– Не хочешь с ней видеться?

– Угадала.

– Поняла. Пять минут, – отвечаю резво и запираюсь в гостиной.

Подхожу к массивному черному ограждению, теплый ветер раздувает волосы и несет с собой запах пресной речной воды. Набережная Дона совсем не изменилась: широкая прогулочная зона, скамейки, огромные клумбы с яркими цветами. Высокие фонари озаряют ночной мрак, из кафе и ресторанов играет музыка, мимо плывут прогулочные теплоходы и катера, а вдали виднеется яркое освещение левого берега.

– Малиновое или лимонное? – раздается за спиной голос Зимина, и я оборачиваюсь.

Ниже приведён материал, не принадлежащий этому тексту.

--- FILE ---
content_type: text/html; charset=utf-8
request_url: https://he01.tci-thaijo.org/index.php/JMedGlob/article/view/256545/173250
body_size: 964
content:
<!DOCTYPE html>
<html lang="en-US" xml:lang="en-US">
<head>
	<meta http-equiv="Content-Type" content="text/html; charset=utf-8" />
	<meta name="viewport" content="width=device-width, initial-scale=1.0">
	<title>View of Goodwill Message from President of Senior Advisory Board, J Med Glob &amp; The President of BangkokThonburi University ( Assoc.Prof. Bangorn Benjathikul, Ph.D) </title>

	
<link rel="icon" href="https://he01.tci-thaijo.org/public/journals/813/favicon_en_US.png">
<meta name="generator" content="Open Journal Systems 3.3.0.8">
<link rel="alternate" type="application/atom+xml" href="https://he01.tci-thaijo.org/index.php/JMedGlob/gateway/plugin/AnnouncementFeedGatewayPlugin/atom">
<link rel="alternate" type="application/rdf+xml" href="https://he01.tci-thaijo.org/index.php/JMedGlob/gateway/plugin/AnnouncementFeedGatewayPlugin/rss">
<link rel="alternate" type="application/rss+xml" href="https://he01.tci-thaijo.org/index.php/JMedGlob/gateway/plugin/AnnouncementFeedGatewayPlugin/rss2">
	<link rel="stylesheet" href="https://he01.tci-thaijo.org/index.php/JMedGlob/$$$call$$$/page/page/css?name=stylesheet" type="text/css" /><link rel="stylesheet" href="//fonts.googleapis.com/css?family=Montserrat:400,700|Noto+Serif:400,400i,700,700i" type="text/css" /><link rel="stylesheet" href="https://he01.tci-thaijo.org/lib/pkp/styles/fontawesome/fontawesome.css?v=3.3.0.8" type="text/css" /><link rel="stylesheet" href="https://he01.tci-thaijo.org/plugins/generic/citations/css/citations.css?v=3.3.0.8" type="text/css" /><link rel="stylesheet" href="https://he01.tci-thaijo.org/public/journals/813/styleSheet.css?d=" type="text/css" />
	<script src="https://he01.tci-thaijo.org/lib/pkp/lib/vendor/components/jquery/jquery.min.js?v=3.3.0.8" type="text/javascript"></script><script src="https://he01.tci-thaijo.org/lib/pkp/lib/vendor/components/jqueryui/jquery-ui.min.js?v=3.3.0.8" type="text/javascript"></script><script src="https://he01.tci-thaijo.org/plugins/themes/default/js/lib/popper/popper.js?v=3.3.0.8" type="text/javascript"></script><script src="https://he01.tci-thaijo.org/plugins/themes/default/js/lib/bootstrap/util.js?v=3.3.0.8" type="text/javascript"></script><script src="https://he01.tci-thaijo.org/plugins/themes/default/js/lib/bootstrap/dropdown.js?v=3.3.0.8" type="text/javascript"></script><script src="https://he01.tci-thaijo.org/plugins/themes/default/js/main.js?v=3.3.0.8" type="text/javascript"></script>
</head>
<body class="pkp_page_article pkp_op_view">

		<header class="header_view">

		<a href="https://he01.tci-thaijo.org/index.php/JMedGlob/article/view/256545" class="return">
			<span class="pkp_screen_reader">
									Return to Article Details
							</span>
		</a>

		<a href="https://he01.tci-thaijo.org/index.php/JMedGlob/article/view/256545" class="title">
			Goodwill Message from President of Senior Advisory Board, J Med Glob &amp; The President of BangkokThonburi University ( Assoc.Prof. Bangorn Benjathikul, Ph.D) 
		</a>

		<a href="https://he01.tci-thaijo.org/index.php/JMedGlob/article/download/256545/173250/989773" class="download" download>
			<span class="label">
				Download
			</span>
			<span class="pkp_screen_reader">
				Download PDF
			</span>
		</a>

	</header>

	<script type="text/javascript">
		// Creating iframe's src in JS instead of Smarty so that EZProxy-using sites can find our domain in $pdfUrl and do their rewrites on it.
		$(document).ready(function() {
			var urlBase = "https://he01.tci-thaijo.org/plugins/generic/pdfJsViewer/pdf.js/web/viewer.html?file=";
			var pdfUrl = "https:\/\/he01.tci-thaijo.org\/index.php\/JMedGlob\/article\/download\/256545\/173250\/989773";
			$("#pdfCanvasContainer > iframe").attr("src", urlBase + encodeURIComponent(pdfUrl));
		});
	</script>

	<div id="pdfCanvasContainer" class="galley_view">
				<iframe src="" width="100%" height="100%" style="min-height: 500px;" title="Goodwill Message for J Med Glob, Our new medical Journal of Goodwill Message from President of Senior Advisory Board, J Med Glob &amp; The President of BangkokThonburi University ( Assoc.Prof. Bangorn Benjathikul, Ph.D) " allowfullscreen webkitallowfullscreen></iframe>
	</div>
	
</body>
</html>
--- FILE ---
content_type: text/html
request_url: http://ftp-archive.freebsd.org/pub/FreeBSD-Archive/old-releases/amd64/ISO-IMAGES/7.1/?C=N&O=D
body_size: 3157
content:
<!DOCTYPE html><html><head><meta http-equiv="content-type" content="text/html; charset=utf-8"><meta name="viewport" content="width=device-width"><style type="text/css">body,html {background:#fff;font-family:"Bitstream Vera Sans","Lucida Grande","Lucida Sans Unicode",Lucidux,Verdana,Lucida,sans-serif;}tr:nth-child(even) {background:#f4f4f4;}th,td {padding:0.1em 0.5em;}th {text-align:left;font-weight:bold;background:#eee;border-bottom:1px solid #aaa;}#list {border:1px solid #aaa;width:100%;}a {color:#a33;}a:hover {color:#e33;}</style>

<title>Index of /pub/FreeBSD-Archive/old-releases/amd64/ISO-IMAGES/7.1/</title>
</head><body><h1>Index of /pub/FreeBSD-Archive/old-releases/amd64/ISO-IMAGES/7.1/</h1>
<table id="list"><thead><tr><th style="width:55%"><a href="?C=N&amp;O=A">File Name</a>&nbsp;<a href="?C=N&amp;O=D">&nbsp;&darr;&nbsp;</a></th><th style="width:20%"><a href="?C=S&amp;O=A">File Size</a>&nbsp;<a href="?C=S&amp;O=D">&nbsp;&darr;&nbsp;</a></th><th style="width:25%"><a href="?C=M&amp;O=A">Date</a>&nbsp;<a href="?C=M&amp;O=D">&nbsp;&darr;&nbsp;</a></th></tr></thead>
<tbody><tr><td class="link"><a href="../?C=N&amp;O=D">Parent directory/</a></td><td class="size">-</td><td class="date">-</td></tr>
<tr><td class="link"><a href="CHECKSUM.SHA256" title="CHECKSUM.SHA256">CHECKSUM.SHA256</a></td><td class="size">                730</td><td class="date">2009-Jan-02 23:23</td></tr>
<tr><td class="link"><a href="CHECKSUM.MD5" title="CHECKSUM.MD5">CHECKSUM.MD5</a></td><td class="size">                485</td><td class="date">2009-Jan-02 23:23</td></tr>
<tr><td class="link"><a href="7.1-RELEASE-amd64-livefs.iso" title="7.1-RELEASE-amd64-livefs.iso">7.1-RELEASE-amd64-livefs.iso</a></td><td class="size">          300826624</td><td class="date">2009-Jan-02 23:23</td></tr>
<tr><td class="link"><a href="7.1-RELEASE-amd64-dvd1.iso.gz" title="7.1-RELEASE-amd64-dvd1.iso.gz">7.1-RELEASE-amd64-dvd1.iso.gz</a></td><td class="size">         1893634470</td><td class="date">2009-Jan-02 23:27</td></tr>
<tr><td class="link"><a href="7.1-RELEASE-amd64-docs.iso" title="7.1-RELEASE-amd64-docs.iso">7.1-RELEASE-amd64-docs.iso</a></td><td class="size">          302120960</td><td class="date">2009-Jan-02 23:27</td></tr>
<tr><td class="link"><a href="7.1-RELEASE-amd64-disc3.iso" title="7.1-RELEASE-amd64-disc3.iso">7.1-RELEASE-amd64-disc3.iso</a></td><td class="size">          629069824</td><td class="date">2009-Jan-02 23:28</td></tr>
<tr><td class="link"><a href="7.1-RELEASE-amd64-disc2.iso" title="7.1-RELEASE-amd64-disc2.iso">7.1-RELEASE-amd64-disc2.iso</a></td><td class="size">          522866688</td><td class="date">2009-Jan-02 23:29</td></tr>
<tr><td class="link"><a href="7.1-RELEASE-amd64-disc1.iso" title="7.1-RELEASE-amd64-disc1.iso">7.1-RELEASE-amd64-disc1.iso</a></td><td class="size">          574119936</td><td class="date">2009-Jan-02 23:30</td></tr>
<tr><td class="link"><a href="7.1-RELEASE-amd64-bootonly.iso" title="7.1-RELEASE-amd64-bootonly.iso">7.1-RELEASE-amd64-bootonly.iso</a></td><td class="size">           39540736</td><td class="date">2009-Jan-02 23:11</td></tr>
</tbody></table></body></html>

Он держит в руках два картонных стаканчика, из которых торчат пластиковые ложки, и выжидательно склоняет голову. За его спиной бьет фонтан, мелкие брызги переливаются волшебным сиянием. Я всегда считала Диму самым красивым, но, повзрослев, он стал, кажется, еще лучше. Уже не мальчик, а молодой мужчина, еще не растерявший озорного очарования. А эта его улыбка…

– Ну хочешь, я мороженое коньяком залью, чтобы все по-взрослому было? – усмехается Дима.

– Не хочу, – обиженно бормочу я, выхватывая рандомный стаканчик, ведь оба предложенных вкуса – мои любимые.

– Все-все. Больше не буду, – примирительно говорит Дима и встает рядом, глядя на темную воду, в которой тонут городские огни.

Несколько минут мы молча едим мороженое, и я ловлю себя на мысли, что сбывается одна из моих глупых детских фантазий: мы гуляем с Зиминым вместе, только вдвоем. И не потому, что брат попросил его присмотреть за мной, а потому…

– Что там с родителями? – вдруг спрашивает Дима. – Все так плохо?

Ковыряю ложкой в стаканчике, думая, как лучше ему объяснить. После того как друг Саши и Димы покончил с собой, привычный мир ощутимо пошатнулся, а когда выяснилось, что и брат ступил на кривую дорожку, все стало намного хуже. Помню первые дни после его приезда в Краснодар – никогда не видела маму такой разбитой. И, казалось бы, мы все вместе справились с последствиями трагедии, но забыть их вряд ли кто-то сможет.

– Я знаю, – заговариваю тихо, – что они волнуются, но… Я устала каждый день доказывать им, что не собираюсь на тот свет. Меня будто посадили в прозрачный безопасный шар. Они все время наблюдают, спрашивают, как я себя чувствую, что беспокоит, а беспокоит меня только это. Мне нельзя грустить или злиться. Чуть что, мама сразу начинает нервничать, психовать и бросается записывать меня к психологу. И папа туда же, да и Саша недалеко от них ушел. Он пытается загладить вину, быть хорошим братом, но… это душит. Они все хотят от меня чего-то. Требуют быть счастливой, но не позволяют ничего делать, потому что на все найдется какое-нибудь дурацкое «если» или «вдруг». Любая поездка или тусовка – настоящий бой, а потом клятва на крови, что я буду сидеть в углу и не высовываться.

Искоса поглядываю вправо – Зимин задумчиво смотрит куда-то в пустоту. Щеки стягивает. Лимонный вкус, осевший во рту, сменяется на более кислый и неприятный, и я быстро запихиваю в рот остатки мороженого.

– Я люблю их, но мне надоело быть единственной причиной, сохраняющей их душевное равновесие. – Спешу оправдаться, сама не зная зачем: то ли в поиске принятия, то ли в поиске простой поддержки. – Это несправедливо, понимаешь?

– И очень даже хорошо, – серьезно отвечает Дима. – Ты доела? Пройдемся?

Передаю Диме пустой стаканчик. Он выбрасывает его в первую на пути урну, а после по-свойски обнимает меня за плечи. Неспешно прогуливаемся по набережной, и пусть Дима больше ничего не говорит, я не чувствую от него ни осуждения, ни желания вправить мне мозги. Это приятно, но затянувшееся молчание все-таки напрягает. Собираюсь открыть рот, чтобы спросить что-нибудь, только Дима меня опережает.